Personne ne demande plus la parole ?...
Je mets aux voix l'ensemble du projet de loi.
(Le projet de loi est adopté.)
M. le président.
La parole est à M. le ministre.
M. François Fillon,
ministre.
Monsieur le président, mesdames, messieurs les sénateurs, je
veux, après l'adoption de ce texte, remercier le Sénat.
Je remercie d'abord M. le rapporteur, qui, tout au long des débats, a éclairé
la discussion avec précision, avec finesse, avec jugement et, parfois, lorsque
c'était nécessaire, avec fermeté, ainsi que M. le président de la
commission.
Je remercie ensuite tous les membres de la Haute Assemblée qui ont suivi la
discussion, mais je veux remercier plus particulièrement la majorité
sénatoriale, qui a soutenu le Gouvernement en votant ce texte important pour
les salariés puisqu'il prévoit l'augmentation du SMIC et important pour les
entreprises, qui affrontent une concurrence difficile et ne pouvaient toutes
vivre avec l'impératif catégorique et pour tout dire dogmatique des 35
heures.
Permettez-moi aussi de souligner la qualité de nos échanges. C'est une
tradition au Sénat, je le constate une fois encore.
Mesdames et messieurs les sénateurs de la majorité, avec ce projet de loi,
nous avons d'abord tenu nos engagements, et nous l'avons fait complètement.

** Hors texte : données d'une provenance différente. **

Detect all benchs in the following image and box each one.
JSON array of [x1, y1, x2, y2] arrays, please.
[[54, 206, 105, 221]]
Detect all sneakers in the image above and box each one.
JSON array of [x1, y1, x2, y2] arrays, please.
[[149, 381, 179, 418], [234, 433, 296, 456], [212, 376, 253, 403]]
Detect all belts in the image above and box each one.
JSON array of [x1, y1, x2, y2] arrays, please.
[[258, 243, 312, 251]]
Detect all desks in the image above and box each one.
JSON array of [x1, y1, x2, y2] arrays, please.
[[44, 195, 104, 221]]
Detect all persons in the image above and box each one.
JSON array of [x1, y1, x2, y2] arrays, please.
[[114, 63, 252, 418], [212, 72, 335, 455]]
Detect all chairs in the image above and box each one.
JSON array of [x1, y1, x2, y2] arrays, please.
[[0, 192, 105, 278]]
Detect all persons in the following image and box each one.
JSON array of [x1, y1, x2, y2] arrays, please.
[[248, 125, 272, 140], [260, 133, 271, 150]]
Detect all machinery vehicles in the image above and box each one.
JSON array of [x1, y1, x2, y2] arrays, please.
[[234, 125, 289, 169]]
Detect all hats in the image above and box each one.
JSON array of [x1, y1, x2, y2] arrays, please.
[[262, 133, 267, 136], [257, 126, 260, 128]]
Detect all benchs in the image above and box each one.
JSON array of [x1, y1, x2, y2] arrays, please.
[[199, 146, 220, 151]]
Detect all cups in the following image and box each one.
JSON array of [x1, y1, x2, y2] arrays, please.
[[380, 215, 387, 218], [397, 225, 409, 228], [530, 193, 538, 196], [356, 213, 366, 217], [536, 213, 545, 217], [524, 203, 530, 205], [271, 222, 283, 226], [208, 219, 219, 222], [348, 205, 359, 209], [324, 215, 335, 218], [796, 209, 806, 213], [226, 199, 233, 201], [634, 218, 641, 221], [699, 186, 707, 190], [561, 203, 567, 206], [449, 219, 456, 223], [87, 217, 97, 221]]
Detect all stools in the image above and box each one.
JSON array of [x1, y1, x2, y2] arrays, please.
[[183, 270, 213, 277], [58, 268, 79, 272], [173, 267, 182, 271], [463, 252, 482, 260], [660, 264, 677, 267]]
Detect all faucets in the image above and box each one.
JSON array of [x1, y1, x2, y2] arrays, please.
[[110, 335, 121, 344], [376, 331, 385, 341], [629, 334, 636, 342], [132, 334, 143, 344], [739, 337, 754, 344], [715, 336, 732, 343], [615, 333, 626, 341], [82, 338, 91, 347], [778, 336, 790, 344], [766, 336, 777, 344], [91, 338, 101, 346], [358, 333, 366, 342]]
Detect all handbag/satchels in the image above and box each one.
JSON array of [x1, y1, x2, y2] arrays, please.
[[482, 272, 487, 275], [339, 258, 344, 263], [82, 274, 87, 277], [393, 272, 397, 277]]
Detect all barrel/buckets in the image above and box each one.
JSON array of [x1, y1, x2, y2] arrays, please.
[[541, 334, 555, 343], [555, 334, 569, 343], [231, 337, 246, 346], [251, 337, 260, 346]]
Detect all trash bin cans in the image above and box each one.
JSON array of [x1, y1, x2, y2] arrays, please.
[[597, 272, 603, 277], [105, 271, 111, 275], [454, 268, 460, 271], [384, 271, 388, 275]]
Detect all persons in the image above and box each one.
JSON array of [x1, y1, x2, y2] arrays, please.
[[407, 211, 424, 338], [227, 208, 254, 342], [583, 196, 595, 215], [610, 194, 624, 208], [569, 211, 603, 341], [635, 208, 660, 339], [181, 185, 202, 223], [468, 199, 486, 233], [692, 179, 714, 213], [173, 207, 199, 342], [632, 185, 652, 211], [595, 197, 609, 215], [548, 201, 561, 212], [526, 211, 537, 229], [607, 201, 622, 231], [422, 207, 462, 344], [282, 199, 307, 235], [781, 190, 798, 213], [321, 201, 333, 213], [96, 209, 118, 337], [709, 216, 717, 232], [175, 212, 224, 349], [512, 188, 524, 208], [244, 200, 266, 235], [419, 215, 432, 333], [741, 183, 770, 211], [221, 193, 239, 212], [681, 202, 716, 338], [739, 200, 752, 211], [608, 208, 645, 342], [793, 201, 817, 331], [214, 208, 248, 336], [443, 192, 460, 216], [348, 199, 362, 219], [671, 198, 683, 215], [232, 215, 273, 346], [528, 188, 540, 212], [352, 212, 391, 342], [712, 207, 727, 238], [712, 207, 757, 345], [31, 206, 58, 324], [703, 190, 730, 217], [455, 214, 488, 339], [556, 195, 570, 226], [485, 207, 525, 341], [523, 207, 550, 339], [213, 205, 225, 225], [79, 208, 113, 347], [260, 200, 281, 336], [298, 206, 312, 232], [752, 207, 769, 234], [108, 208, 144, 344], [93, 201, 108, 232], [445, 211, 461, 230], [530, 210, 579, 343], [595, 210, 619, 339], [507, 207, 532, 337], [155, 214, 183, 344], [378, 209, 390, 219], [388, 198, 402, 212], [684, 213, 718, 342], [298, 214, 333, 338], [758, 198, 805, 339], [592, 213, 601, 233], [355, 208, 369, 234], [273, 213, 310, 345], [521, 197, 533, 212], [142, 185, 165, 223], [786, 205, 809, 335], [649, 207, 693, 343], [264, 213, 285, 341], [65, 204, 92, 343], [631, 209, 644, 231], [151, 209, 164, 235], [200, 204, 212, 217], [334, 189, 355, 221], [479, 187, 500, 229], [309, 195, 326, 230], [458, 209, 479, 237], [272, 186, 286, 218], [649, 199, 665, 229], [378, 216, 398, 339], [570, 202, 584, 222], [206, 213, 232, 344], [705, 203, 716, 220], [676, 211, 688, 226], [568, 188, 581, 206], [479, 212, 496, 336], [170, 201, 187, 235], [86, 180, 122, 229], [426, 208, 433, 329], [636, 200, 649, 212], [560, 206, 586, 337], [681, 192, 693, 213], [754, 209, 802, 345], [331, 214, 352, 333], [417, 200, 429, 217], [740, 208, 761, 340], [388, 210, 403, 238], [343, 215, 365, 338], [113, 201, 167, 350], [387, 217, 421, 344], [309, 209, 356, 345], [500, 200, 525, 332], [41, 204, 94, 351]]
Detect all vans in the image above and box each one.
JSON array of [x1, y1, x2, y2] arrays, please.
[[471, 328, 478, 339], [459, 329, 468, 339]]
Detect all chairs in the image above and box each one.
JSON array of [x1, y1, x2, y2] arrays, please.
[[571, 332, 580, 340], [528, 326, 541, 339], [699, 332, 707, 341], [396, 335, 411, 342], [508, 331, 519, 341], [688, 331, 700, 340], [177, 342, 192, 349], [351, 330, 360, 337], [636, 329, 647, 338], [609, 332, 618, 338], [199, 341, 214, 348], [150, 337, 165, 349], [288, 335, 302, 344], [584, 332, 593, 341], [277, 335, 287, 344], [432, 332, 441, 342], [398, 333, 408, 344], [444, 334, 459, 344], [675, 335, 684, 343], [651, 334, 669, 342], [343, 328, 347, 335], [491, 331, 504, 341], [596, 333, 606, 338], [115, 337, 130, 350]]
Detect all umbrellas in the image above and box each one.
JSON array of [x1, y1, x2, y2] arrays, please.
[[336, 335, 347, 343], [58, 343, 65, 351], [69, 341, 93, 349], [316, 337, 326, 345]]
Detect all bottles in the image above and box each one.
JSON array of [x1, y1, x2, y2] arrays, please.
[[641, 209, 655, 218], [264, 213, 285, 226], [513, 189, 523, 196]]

Nous avons respecté les partenaires sociaux. Nous avons replacé notre pays sur
la voie que suivent la plupart des grands pays de l'Union européenne, et cela
dans le contexte difficile que j'ai décrit à plusieurs reprises.
Les défis que doit relever notre pays ne peuvent en effet que s'accumuler en
raison tant de l'élargissement de l'Union européenne que de la concurrence
mondiale grandissante.
Je suis convaincu que les Français voient clair : ils sont informés, ils
savent que le monde change, ils voient le sens des évolutions. D'une certaine
manière, ils sanctionnent ceux qui ne leur disent pas la vérité.
Nous avons le devoir aujourd'hui de dire la vérité aux Français : la vérité
sur les conditions de la bataille économique qui se déroule, sur les conditions
dont dépend la pérennité de leurs emplois, sur les conditions du maintien du
niveau de vie, sur les conditions de notre existence, conditions que nous avons
mises en place mais qui sont menacées en permanence par l'émergence de nouveaux
pays et les changements qui interviennent dans le monde.
Le contrat jeunes en entreprises constitue la première pierre d'une stratégie
globale qui se poursuivra avec une révision ciblée de la loi dite de
modernisation sociale que j'ai évoquée plusieurs fois au cours de ces débats,
avec la rénovation des modalités du dialogue social, qui a déjà fait l'objet,
elle aussi, de débats pendant nos travaux, avec la mise en place de l'assurance
emploi, avec la création du contrat d'insertion dans la vie sociale, qui
permettra de tenir compte de l'expérience des emplois-jeunes et des
inconvénients que ce dispositif n'a pas manqué de révéler, avec la mise en
oeuvre du revenu minimum d'activité et avec la réforme des retraites.
Tel est, mesdames, messieurs les sénateurs, l'élan que le Gouvernement, avec
votre appui, entend poursuivre pour rénover notre pacte économique et social.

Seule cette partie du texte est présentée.